“L’unica spiegazione è la follia”. Le parole di un amico di Fabiana Luzzi, la ragazza uccisa dal fidanzato a Corigliano Calabro, sono l’espressione di un pensiero diffuso. Come può – si chiedono in molti – una persona che non sia malata di mente prendere in considerazione di uccidere una sedicenne indifesa, e in quel modo disumano? Se anche le prime coltellate fossero dovute ad un raptus violento di gelosia, come può non essere figlia della follia la decisione di procurarsi della benzina per darle fuoco ancora viva?
Se sarà richiesta una perizia psichiatrica ovviamente se ne dovranno attendere gli esiti per avere qualche certezza. Ma, purtroppo, l’assassino di Fabiana potrebbe anche essere una persona “normale”, quantomeno sana di mente. La follia, specie ai fini della legge, è una condizione specifica che non può essere estesa a tutte le situazioni.
Un conto è se un soggetto – per fare un esempio di cui si è parlato di recente – brandisce un piccone e senza movente alcuno inizia ad abbattere innocenti passanti. Un altro conto è se un uomo uccide la propria donna, o un ragazzo la propria ragazza, perché accecato dalla gelosia. Il secondo caso è sfortunatamente abbastanza diffuso nella casistica giudiziaria e spesso non necessita di alcuna infermità psichiatrica per essere spiegato.
Le radici dei crimini di gelosia stanno molto spesso nell’educazione ricevuta, nel contesto sociale in cui si vive, nei valori a cui si viene abituati. Quanto alle modalità efferate del delitto, è possibile che si tratti della classica spirale verso il basso, in cui per cancellare un male se ne compiono altri sempre peggiori. In questo caso forse la prima coltellata è partita d’istinto, senza premeditazione. Le altre sono seguite per eliminare il testimone della prima, e il fuoco infine per cancellare qualsiasi prova.

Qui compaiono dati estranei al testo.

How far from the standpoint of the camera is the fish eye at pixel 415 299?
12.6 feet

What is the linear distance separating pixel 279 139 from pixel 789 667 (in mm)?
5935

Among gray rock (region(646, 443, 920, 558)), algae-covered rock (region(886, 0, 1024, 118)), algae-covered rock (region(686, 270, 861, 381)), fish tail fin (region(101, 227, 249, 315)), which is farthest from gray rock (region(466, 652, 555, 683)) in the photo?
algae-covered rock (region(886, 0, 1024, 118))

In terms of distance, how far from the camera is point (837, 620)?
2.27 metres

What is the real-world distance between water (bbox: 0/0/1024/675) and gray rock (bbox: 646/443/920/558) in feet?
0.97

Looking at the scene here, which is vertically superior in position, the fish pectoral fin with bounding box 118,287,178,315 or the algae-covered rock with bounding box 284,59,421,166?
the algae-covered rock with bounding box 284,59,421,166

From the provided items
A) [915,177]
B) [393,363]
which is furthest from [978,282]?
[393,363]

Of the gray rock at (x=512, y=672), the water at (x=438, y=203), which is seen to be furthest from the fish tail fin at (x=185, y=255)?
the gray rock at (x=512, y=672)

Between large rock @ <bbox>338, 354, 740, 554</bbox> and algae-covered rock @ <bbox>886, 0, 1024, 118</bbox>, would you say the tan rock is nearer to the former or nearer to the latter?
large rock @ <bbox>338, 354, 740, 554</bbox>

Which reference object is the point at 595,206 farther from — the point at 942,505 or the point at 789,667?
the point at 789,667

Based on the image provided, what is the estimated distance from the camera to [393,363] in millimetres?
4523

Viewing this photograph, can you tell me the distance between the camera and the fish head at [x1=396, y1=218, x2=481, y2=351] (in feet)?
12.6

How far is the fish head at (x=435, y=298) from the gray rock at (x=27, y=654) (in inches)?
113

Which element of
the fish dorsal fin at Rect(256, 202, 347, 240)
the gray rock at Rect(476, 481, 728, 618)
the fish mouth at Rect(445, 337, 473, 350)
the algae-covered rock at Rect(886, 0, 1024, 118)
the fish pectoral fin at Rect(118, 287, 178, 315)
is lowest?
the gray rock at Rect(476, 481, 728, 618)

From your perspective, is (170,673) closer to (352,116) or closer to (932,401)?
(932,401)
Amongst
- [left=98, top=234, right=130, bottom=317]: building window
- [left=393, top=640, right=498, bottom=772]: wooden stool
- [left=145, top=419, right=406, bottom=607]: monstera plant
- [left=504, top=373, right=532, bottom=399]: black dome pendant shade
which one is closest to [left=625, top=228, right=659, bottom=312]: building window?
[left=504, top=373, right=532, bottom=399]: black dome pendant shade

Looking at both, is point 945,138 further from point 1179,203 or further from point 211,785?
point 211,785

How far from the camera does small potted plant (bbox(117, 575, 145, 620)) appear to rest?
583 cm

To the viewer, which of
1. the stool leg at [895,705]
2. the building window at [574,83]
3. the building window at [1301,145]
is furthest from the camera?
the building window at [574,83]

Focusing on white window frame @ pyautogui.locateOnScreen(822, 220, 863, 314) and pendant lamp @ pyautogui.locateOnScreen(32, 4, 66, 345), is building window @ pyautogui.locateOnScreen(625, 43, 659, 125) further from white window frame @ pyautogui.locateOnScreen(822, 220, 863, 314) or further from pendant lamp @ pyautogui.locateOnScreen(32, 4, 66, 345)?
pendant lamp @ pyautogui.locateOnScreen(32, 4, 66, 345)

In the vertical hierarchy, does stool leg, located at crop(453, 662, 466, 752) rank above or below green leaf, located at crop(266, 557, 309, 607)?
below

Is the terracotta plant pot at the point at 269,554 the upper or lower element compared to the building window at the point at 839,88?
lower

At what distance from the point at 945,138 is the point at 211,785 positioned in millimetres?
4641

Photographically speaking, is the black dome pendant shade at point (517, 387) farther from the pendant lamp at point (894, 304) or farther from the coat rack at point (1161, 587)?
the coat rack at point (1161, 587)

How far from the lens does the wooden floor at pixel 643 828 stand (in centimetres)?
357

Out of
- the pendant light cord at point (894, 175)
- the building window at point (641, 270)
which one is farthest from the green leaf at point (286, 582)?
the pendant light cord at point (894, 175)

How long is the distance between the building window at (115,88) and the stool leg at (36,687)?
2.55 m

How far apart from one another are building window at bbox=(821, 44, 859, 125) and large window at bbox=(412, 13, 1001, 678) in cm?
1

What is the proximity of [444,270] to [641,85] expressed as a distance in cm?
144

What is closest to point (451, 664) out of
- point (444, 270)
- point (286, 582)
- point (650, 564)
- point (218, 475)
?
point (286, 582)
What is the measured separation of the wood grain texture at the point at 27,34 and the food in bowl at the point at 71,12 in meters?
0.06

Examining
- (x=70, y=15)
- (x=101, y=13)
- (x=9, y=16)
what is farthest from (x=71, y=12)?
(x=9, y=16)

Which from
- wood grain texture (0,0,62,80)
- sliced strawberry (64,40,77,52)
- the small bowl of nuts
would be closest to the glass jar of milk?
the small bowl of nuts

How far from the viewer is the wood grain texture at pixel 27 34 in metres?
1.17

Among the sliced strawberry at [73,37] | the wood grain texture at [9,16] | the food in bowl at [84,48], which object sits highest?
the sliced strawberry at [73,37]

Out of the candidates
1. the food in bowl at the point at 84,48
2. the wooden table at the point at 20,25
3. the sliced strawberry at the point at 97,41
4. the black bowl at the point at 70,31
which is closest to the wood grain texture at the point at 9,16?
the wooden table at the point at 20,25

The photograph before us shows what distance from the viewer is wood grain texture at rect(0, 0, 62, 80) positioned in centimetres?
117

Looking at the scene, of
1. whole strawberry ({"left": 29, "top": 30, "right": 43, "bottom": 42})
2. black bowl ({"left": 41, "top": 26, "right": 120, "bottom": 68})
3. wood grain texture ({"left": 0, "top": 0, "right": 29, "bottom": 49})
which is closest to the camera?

Per spiegare tutto questo orrore non serve la follia (che pure non si può escludere a priori). E se fosse dimostrata la piena capacità di intendere e volere dell’assassino, sarebbe sbagliato insistere nel voler giustificare l’accaduto con un’infermità mentale postulata. Nello specifico si imboccherebbe una strada sbagliata per la rieducazione del colpevole, che non deve essere una “cura” a base di farmaci ma un vero e proprio percorso di ricostruzione dei valori e della mentalità della persona (certo, anche attraverso l’elemento punitivo della pena). Più in generale si rischierebbe di porsi su un pericoloso piano inclinato.
Se infatti tutti i reati gravi diventano de facto sintomo di pazzia, allora addio libero arbitrio dei criminali. A quel punto la rieducazione tanto varrebbe farla con la “cura Ludovico” in perfetto stile Arancia Meccanica.